Tuberculosis in India

This week I have been on an official trip to India organised by a charity to see the problem of tuberculosis in the country. I am chairman of a new Parliamentary Group on the issue. We set it up to promote the need for action to tackle a disease which killed 1.6 million last year across the globe - yet is easily treatable and curable.

In a whirlwind tour of this huge sub-continent we have visited Delhi, Chennai (Madrass) and Bangalore, touring hospitals and meeting doctors, nurses and patients and health workers. Most healthcare is delivered privately. Even where drugs can be supplied for free, the challenge is to ensure that patients adhere to a six month treatment programme.

Failure to complete drugs courses has led to the growing problem of drug resistant TB which is far more difficult to treat. Less than half of those treated are cured, and few are lucky enough to receive the drugs.

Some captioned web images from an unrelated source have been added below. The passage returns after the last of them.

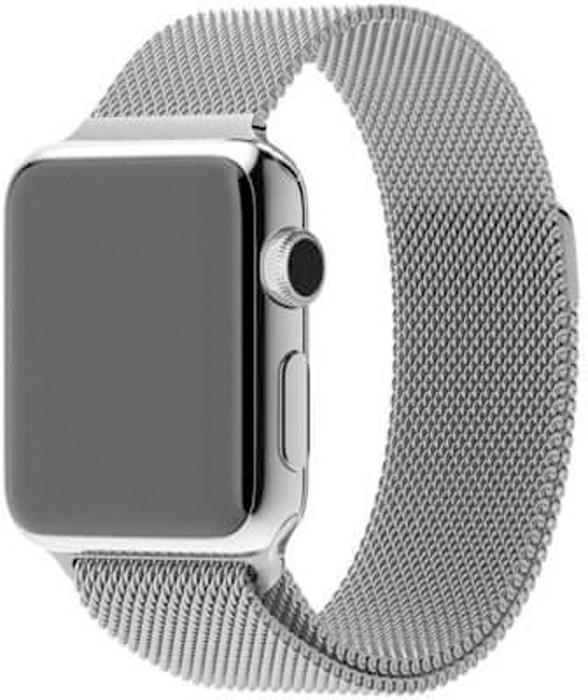 Ремешок для смарт-часов Eva Milanese Loop Stainless Steel для Apple Watch 38 мм, серебристый аксессуар ремешок gurdini milanese loop для apple watch 38mm space black 904824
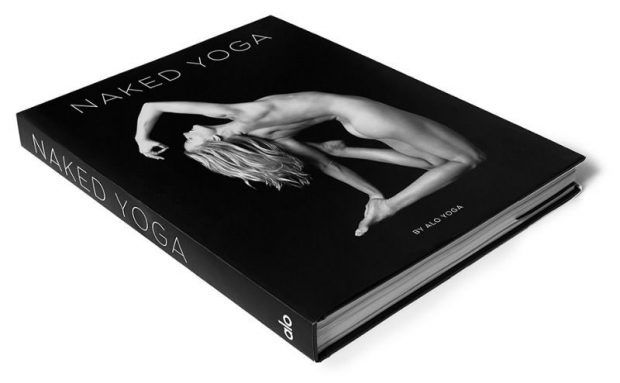ALO Naked Yoga Book Cover Options, Title Treatment, caley Alyssa nude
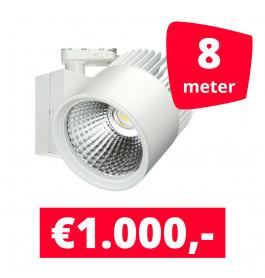 LED Railverlichting Concentra Wit 3000K 8 spots + 8M rails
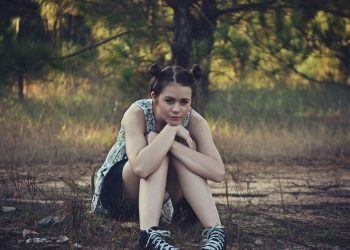 cum sa comunici cu adolescentul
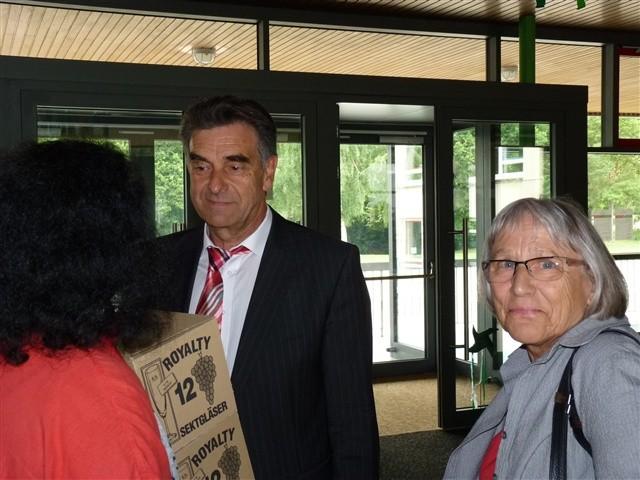 Tschüss - lieber Klaus Michel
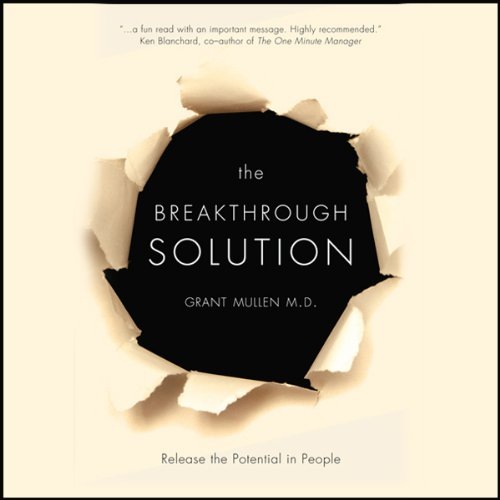 The Breakthrough Solution audiobook cover art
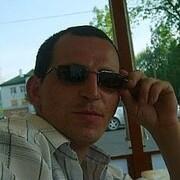 Александр, 36, г.Биробиджан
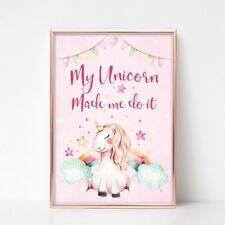 My Unicorn Made Me Do It Wall Art Print, Nursery Picture, Unframed, Girls Room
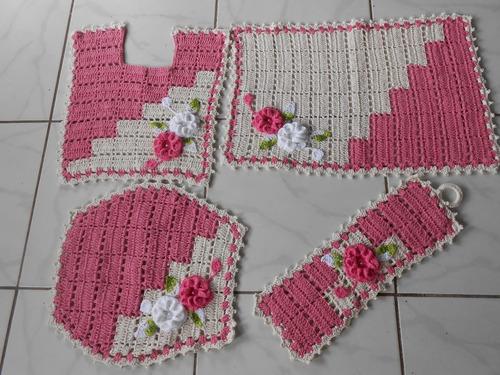 Jogo De Banheiro Em Crochê,cor Rosa Com Crú,4 Peças,barbante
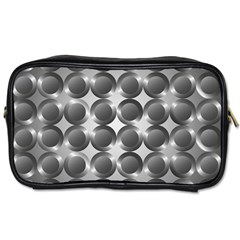 Metal Circle Background Ring Toiletries Bags 2 Side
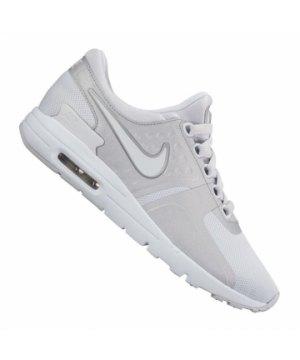nike-air-max-zero-sneaker-damen-grau-weiss-f013-schuh-shoe-lifestyle-freizeit-damen-women-frauen-857661.jpg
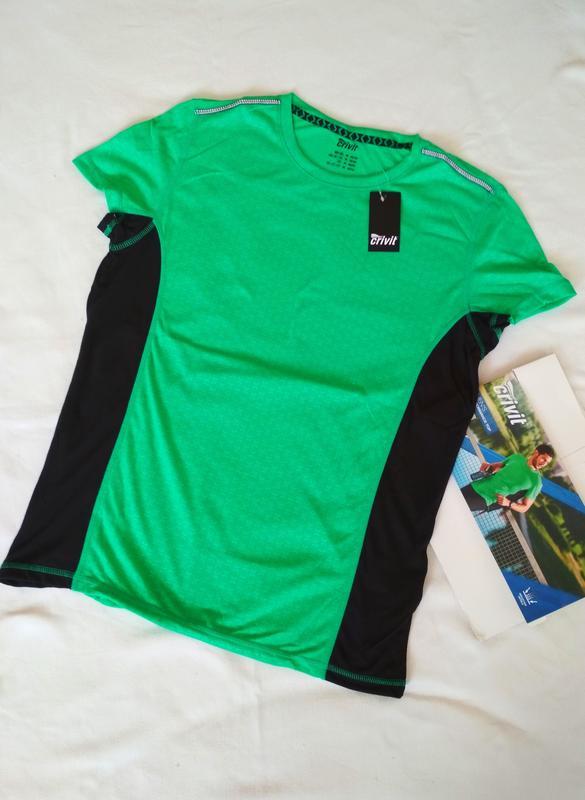 ad7eb966 Спортивная мужская футболка, майка для спорта, бега, зала Crivit ...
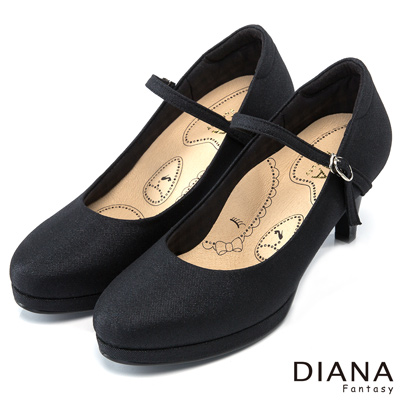 DIANA 漫步雲端布朗尼H款--輕彈舒適OL制鞋-黑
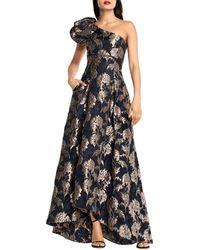 Aidan Mattox One - Shoulder Jacquard Gown - Black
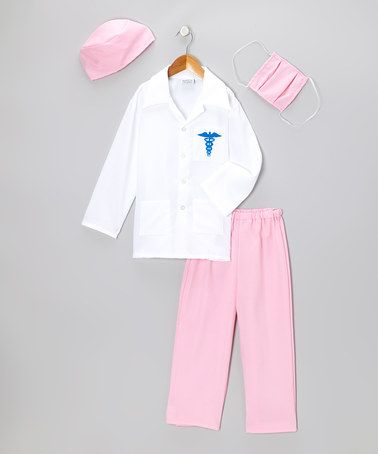 Take A Look At This Pink Doctor Dress Up Set Toddler Kids By Story Book Wishes On Zulily Today Doctor Dress Toddler Girl Dress Up Outfits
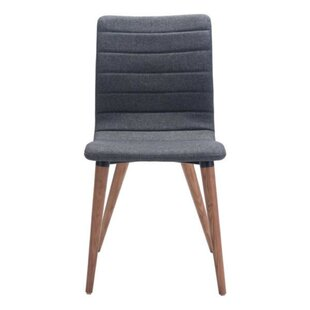 Price comparison Blessing Dining Chair (Set of 2) (Set of 2) by Corrigan Studio Reviews (2019) & Buyer's Guide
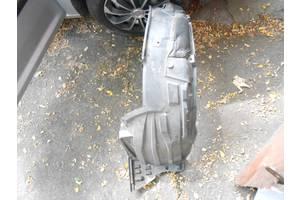 б/у Брызговики и подкрылки Honda Civic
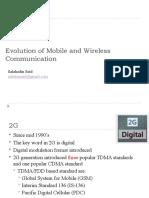 1_2 Evolution_2_G - GSM.pptx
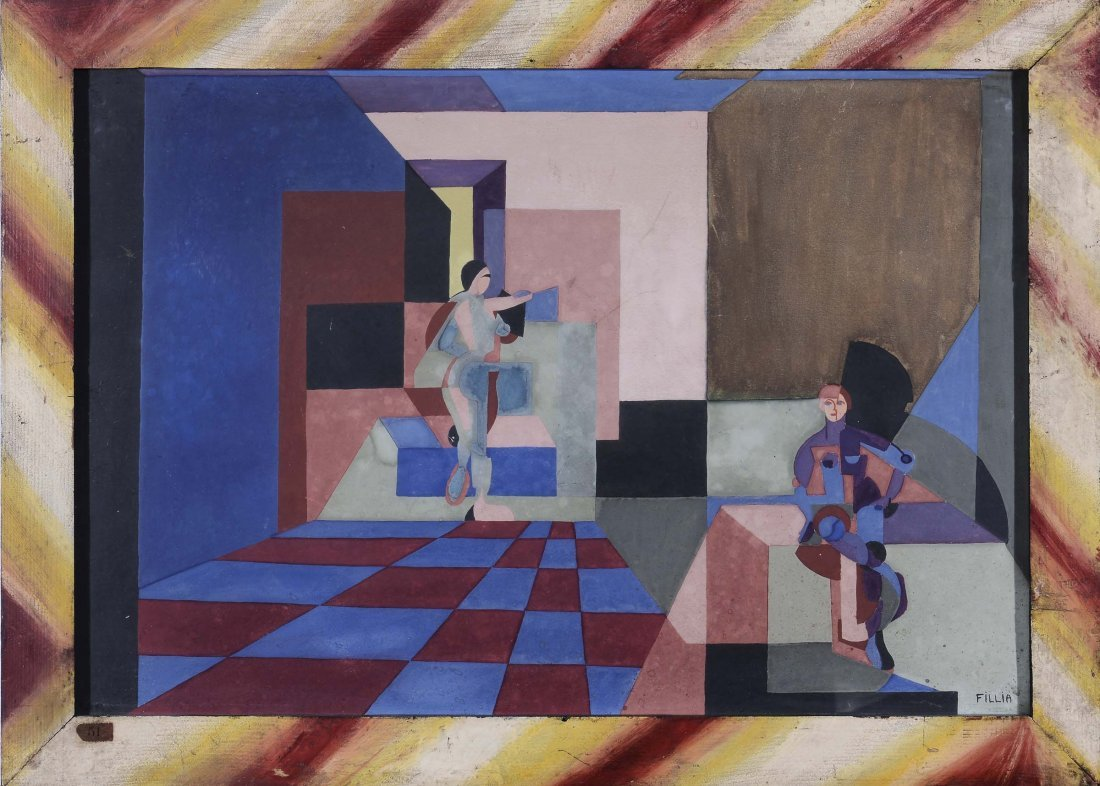 Luigi Fillia (1904-1936) Ballerine, 1923 circa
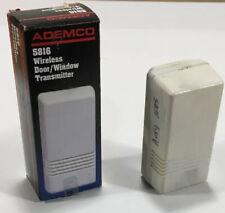 Honeywell Ademco 5816 Wireless Window / Door Transmitter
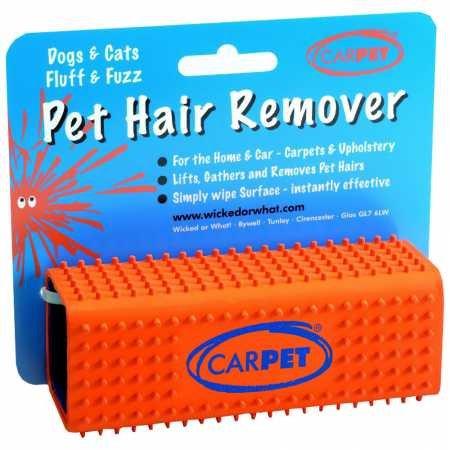 The CarPet Pet Hair Remover (Hunter Settee)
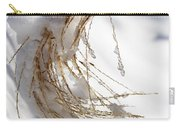 Snowy Fountain Grass Carry-all Pouch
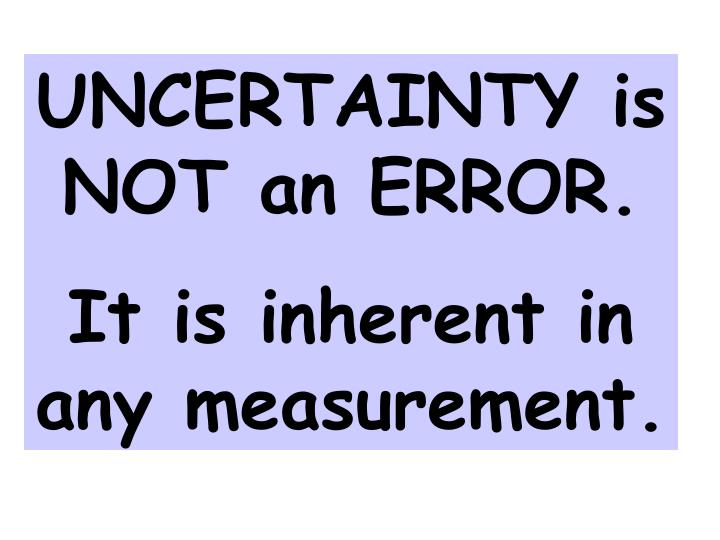 UNCERTAINTY is NOT an ERROR.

TB kills 1,000 people a day in India, and the disease is closely linked to poverty. In spite of this nation's extraordinary advances in recent years, like China, there is a widening gap between a newly-affluent middle class and the poor. Half of the population still subsists on less than a dollar a day, which is not sufficient to feed them properly.

We were encouraged to meet some Indian MPs who have formed an equivalent group to address TB in their country. India is the largest democracy in the world - its population of 1.3 billion means that each MP represents 2½ million people, compared to about 70,000 in each UK constituency!

But my strongest memory will be meeting the young men and women at a clinic in Chennai who owed their lives to a devoted charity and a programme, supported by Britain, which cost less than $100 for every life saved.